--- Extrait choisi ---
╭──
Traité sur les apparitions des esprits/II/04

CHAPITRE IV.

Un homme réellement mort peut-il apparoître
en ſon propre corps ?

SI ce qu’on raconte des Vampires étoit bien vrai, la queſtion que nous faiſons ici ſeroit frivole & inutile ; on répondroit tout de ſuite : on voit tous les jours en Hongrie, en Moravie & en Pologne des perſonnes mortes & enterrées depuis long-tems, revenir, apparoître, tourmenter les hommes & les animaux, leur ſucer le ſang, les faire mourir.

Ces perſonnes reviennent dans leurs propres corps ; on les voit, on les connoît, on les exhume, on leur fait leur procès, on les ampale, on leur coupe la tête, on les brûle. Il eſt donc non ſeulement poſſible, mais très-vrai & très-réel, qu’ils apparoiſſent dans leurs propres corps.

On pourroit ajoûter pour appuyer cette créance, que dans l’Ecriture même, on a des exemples de ces Apparitions : par exemple, à la Transfiguration du Sauveur, Elie & Moïſe apparurent ſur le Thabor[1], s’y entretenant avec Jeſus-Chriſt. Nous ſavons qu’Elie eſt encore en vie, je ne le cite pas pour l’exemple ; mais pour Moïſe, ſa mort n’eſt pas douteuſe, & toutefois il paroît avec Elie dans ſon propre corps parlant avec Jeſus-Chriſt. Les morts qui ſortirent de leurs tombeaux à la Réſurrection du Sauveur[2], & qui apparurent à pluſieurs perſonnes dans Jéruſalem, étoient dans leurs ſepulchres depuis pluſieurs années : leur mort n’étoit pas douteuſe ; & cependant ils apparurent, & rendirent témoignage à la Réſurrection du Sauveur.
╰──
--- Consigne écrite 1 ---
Réécrivez les lignes des entrées en partant de la ligne contenant « right=45, bottom=87] placed? » et en allant jusqu'à la ligne contenant « 11.8 meters », et remplacez-y « blue » par « navy » sans rien modifier d'autre.

--- Entrées fournies ---
╭──
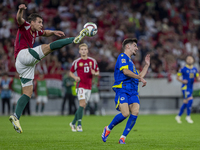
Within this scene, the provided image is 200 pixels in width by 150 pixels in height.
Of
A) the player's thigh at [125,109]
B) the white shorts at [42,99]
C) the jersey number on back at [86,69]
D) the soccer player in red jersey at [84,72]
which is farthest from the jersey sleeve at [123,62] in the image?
the white shorts at [42,99]

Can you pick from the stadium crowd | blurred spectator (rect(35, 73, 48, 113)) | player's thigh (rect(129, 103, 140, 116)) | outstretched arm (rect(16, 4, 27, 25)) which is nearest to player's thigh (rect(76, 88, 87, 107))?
player's thigh (rect(129, 103, 140, 116))

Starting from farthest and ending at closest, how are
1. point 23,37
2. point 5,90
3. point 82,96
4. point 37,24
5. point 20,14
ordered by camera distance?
point 5,90
point 82,96
point 37,24
point 23,37
point 20,14

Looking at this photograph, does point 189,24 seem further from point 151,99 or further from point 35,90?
point 35,90

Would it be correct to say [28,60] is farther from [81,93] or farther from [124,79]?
[81,93]

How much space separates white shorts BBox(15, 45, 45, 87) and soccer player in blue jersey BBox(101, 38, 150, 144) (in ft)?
5.29

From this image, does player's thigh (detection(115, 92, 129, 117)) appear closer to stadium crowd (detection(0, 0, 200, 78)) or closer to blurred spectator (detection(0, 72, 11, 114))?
stadium crowd (detection(0, 0, 200, 78))

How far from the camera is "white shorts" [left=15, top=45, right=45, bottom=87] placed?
705cm

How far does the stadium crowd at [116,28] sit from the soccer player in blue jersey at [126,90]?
11.8 meters

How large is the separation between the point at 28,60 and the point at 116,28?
16535 mm

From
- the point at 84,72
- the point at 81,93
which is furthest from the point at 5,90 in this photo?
the point at 81,93

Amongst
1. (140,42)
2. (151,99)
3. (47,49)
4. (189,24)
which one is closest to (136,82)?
(47,49)

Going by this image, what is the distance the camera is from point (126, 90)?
22.8 ft

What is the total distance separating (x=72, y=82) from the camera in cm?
1928

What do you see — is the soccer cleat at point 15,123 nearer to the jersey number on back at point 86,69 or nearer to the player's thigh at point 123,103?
the player's thigh at point 123,103
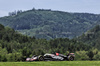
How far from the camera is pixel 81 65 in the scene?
27.0 metres

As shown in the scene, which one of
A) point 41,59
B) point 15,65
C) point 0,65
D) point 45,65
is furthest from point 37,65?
point 41,59

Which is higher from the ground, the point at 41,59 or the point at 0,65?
the point at 0,65

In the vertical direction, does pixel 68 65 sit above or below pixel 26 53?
above

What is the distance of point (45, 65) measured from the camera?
26297mm

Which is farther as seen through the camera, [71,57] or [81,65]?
[71,57]

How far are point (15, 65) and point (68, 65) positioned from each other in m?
7.41

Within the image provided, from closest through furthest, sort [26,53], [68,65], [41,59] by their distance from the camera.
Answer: [68,65] < [41,59] < [26,53]

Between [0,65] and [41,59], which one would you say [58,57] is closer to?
[41,59]

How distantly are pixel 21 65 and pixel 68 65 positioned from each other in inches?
260

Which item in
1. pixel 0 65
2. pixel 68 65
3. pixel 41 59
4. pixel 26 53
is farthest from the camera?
pixel 26 53

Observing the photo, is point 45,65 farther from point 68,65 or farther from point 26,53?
point 26,53

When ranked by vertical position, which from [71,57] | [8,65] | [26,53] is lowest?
[26,53]

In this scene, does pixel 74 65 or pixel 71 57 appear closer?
pixel 74 65

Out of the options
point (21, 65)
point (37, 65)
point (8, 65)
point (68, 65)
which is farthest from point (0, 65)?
point (68, 65)
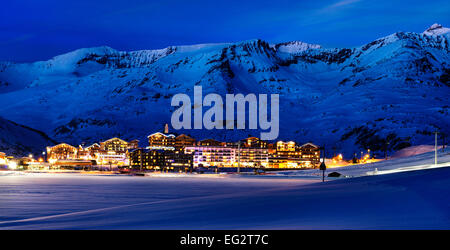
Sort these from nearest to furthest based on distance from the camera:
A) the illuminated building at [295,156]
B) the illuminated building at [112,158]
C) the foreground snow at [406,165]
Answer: the foreground snow at [406,165], the illuminated building at [295,156], the illuminated building at [112,158]

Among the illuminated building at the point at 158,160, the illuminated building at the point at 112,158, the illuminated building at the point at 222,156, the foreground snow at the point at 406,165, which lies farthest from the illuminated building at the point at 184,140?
the foreground snow at the point at 406,165

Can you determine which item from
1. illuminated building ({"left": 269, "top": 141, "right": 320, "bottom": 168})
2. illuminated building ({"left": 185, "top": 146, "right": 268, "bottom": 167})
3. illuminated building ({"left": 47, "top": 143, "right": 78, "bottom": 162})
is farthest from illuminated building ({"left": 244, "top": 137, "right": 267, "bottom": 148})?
illuminated building ({"left": 47, "top": 143, "right": 78, "bottom": 162})

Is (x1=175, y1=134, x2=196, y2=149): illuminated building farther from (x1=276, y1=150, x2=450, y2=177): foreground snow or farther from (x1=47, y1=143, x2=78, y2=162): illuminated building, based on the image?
(x1=276, y1=150, x2=450, y2=177): foreground snow

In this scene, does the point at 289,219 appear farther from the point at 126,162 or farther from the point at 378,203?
the point at 126,162

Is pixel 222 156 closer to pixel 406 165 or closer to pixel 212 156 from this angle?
pixel 212 156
╰──
--- Consigne écrite 2 ---
Dites si chacune des affirmations suivantes concorde avec l'extrait, en répondant par oui ou par non et en citant exactement les mots de l'extrait qui permettent de trancher.
(a) L'extrait indique qu'Élie est encore en vie.
(b) L'extrait présente la mort de Moïse comme douteuse.
(c) D'après ce qu'on raconte, les personnes mortes qui reviennent se voient en Espagne.

--- Réponse complète 1 ---
How far from the camera is "white shorts" [left=15, top=45, right=45, bottom=87] placed?
705cm

How far does the stadium crowd at [116,28] sit from the soccer player in navy jersey at [126,90]?
11.8 meters

--- Réponse complète 2 ---
(a) Oui : « Nous ſavons qu’Elie eſt encore en vie ».
(b) Non : « pour Moïſe, ſa mort n’eſt pas douteuſe ».
(c) Non : « en Hongrie, en Moravie & en Pologne ».